──────── Provided information

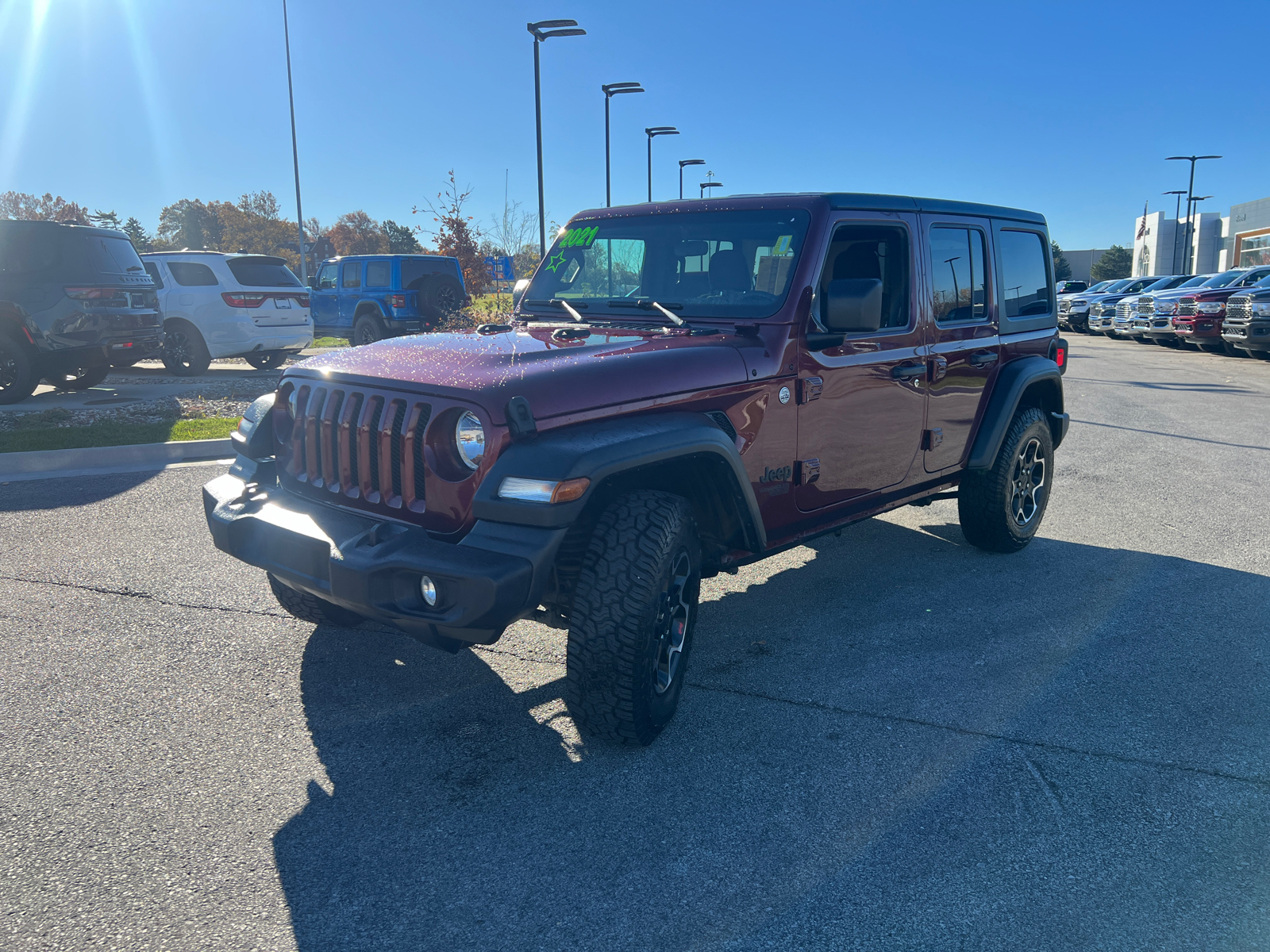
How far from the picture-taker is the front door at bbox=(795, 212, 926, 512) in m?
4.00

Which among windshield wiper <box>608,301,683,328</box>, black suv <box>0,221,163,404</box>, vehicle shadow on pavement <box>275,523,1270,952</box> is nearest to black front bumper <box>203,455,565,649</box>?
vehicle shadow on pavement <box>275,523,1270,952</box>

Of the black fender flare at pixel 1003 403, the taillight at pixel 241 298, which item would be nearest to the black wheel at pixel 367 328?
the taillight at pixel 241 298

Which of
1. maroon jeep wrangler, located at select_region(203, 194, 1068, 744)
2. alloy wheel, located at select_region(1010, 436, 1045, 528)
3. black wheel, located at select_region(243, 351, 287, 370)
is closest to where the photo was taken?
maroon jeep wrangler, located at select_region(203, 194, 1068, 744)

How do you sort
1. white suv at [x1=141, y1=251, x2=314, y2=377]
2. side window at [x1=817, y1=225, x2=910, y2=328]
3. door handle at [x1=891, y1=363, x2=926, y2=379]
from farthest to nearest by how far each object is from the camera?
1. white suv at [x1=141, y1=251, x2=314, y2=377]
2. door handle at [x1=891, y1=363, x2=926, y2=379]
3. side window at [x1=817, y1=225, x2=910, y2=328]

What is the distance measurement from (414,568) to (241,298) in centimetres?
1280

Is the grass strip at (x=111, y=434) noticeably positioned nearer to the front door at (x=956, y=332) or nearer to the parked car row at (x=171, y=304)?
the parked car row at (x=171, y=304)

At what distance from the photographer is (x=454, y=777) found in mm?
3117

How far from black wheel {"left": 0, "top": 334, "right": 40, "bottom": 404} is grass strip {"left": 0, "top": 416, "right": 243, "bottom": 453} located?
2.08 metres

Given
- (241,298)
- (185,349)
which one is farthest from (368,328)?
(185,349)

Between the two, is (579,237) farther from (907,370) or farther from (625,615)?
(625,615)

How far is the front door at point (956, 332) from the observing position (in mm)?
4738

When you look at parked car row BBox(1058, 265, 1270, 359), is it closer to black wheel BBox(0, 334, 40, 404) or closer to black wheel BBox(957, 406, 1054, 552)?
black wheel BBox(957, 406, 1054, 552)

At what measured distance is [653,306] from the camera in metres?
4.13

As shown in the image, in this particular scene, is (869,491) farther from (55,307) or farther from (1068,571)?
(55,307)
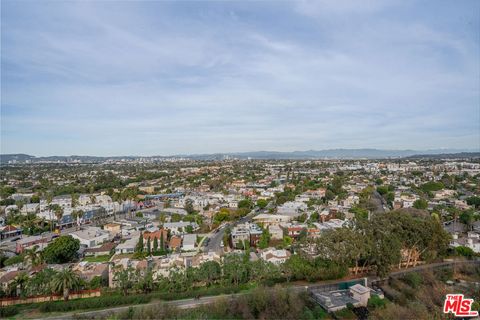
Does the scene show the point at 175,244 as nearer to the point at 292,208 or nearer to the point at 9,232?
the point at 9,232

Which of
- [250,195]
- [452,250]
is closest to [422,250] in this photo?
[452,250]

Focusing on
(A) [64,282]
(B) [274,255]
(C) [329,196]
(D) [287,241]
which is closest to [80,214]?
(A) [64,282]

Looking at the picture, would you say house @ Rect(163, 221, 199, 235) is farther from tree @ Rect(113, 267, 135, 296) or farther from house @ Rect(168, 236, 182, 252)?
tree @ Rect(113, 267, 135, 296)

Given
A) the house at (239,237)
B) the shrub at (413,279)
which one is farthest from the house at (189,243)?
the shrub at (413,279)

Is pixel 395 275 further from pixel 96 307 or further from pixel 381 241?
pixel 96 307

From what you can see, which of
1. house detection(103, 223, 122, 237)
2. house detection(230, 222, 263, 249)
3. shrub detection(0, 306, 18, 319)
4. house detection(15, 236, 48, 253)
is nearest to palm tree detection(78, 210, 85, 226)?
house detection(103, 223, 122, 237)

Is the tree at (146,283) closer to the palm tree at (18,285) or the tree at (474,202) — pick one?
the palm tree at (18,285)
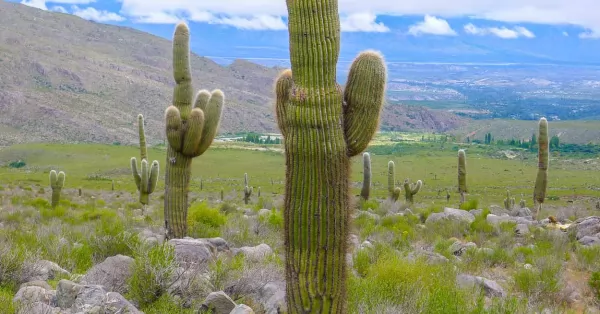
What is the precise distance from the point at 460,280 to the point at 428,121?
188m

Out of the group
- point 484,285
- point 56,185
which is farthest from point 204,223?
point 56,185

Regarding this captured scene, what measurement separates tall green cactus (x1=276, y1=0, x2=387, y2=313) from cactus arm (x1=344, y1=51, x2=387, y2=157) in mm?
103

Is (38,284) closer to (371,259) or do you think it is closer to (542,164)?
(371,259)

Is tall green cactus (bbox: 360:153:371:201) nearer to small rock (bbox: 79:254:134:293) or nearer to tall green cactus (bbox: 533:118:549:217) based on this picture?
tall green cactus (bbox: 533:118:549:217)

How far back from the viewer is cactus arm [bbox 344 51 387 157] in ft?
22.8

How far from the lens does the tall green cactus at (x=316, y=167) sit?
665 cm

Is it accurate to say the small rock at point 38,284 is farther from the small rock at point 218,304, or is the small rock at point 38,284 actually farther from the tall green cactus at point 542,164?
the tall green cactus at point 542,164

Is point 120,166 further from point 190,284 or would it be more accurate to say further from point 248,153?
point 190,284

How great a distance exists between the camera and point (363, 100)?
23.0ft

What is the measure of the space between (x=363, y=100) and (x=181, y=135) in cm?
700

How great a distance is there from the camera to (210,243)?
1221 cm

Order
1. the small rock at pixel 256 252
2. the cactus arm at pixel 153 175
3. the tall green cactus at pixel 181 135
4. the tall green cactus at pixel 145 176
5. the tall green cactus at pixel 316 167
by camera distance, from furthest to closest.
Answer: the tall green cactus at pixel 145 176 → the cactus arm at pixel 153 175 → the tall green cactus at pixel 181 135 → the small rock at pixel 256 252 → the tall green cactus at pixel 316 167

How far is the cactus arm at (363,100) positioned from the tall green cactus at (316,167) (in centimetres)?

────────────────

• Your task
Write the records out once more, exactly as they appear, with no pictures.

• Solution below
How far from the picture-taker is the front door at bbox=(795, 212, 926, 512) in m?
4.00

Which among windshield wiper <box>608,301,683,328</box>, black suv <box>0,221,163,404</box>, vehicle shadow on pavement <box>275,523,1270,952</box> is nearest to black front bumper <box>203,455,565,649</box>?
vehicle shadow on pavement <box>275,523,1270,952</box>

Of the black fender flare at pixel 1003 403, the taillight at pixel 241 298, which item would be nearest to the black wheel at pixel 367 328?
the taillight at pixel 241 298

Which of
1. maroon jeep wrangler, located at select_region(203, 194, 1068, 744)
2. alloy wheel, located at select_region(1010, 436, 1045, 528)
3. black wheel, located at select_region(243, 351, 287, 370)
is closest to where the photo was taken?
maroon jeep wrangler, located at select_region(203, 194, 1068, 744)

How do you sort
1. white suv at [x1=141, y1=251, x2=314, y2=377]
2. side window at [x1=817, y1=225, x2=910, y2=328]
3. door handle at [x1=891, y1=363, x2=926, y2=379]
from farthest to nearest by how far each object is from the camera?
1. white suv at [x1=141, y1=251, x2=314, y2=377]
2. door handle at [x1=891, y1=363, x2=926, y2=379]
3. side window at [x1=817, y1=225, x2=910, y2=328]

What is the distance measurement from (414,568) to (241,298) in centimetres?
1280

Is the grass strip at (x=111, y=434) noticeably positioned nearer to the front door at (x=956, y=332) or nearer to the parked car row at (x=171, y=304)?
the parked car row at (x=171, y=304)

At what distance from the photographer is (x=454, y=777) found in mm?
3117

How far from black wheel {"left": 0, "top": 334, "right": 40, "bottom": 404} is grass strip {"left": 0, "top": 416, "right": 243, "bottom": 453} located?
2.08 metres

Given
- (241,298)
- (185,349)
which one is farthest from (368,328)?
(185,349)

Between the two, is (579,237) farther from (907,370) or farther from (625,615)?
(625,615)

How far is the front door at point (956, 332) from the observing position (in mm)?
4738

When you look at parked car row BBox(1058, 265, 1270, 359), is it closer to black wheel BBox(0, 334, 40, 404) or closer to black wheel BBox(957, 406, 1054, 552)?
black wheel BBox(957, 406, 1054, 552)

At what measured distance is [653,306] from the camera in metres?
4.13

As shown in the image, in this particular scene, is (869,491) farther from (55,307) or farther from (1068,571)?
(55,307)
Does the scene show the point at 175,244 as nearer to the point at 292,208 or nearer to the point at 9,232?
the point at 9,232

Which of
- [250,195]
- [452,250]
is closest to [422,250] in this photo?
[452,250]

Focusing on
(A) [64,282]
(B) [274,255]
(C) [329,196]
(D) [287,241]
which is closest to [80,214]?
(A) [64,282]

Looking at the picture, would you say house @ Rect(163, 221, 199, 235) is farther from tree @ Rect(113, 267, 135, 296) or farther from house @ Rect(168, 236, 182, 252)?
tree @ Rect(113, 267, 135, 296)

Given
A) the house at (239,237)
B) the shrub at (413,279)
which one is farthest from the house at (189,243)?
the shrub at (413,279)

Is pixel 395 275 further from pixel 96 307 or further from pixel 381 241?
pixel 96 307

From what you can see, which of
1. house detection(103, 223, 122, 237)
2. house detection(230, 222, 263, 249)
3. shrub detection(0, 306, 18, 319)
4. house detection(15, 236, 48, 253)
is nearest to palm tree detection(78, 210, 85, 226)?
house detection(103, 223, 122, 237)

Is the tree at (146,283) closer to the palm tree at (18,285) or the tree at (474,202) — pick one?
the palm tree at (18,285)
What is the precise distance from the point at 460,280 to the point at 428,121?
188m

Out of the group
- point 484,285
- point 56,185
which is farthest from point 204,223?
point 56,185

Regarding this captured scene, what measurement separates tall green cactus (x1=276, y1=0, x2=387, y2=313) from cactus arm (x1=344, y1=51, x2=387, y2=157) in mm?
103

Is (38,284) closer to (371,259) or do you think it is closer to (542,164)?
(371,259)

Is tall green cactus (bbox: 360:153:371:201) nearer to small rock (bbox: 79:254:134:293) or nearer to tall green cactus (bbox: 533:118:549:217) based on this picture?
tall green cactus (bbox: 533:118:549:217)

How far back from the viewer is cactus arm [bbox 344 51 387 157] in ft?
22.8

How far from the lens does the tall green cactus at (x=316, y=167) sit?
665 cm

Is it accurate to say the small rock at point 38,284 is farther from the small rock at point 218,304, or is the small rock at point 38,284 actually farther from the tall green cactus at point 542,164?
the tall green cactus at point 542,164

Is point 120,166 further from point 190,284 or would it be more accurate to say further from point 248,153?
point 190,284

How great a distance exists between the camera and point (363, 100)?
23.0ft

What is the measure of the space between (x=363, y=100) and (x=181, y=135) in cm?
700

How great a distance is there from the camera to (210,243)?
1221 cm

Order
1. the small rock at pixel 256 252
2. the cactus arm at pixel 153 175
3. the tall green cactus at pixel 181 135
4. the tall green cactus at pixel 145 176
5. the tall green cactus at pixel 316 167
by camera distance, from furthest to closest.
Answer: the tall green cactus at pixel 145 176 → the cactus arm at pixel 153 175 → the tall green cactus at pixel 181 135 → the small rock at pixel 256 252 → the tall green cactus at pixel 316 167

How far is the cactus arm at (363,100) positioned from the tall green cactus at (316,167) (in centimetres)?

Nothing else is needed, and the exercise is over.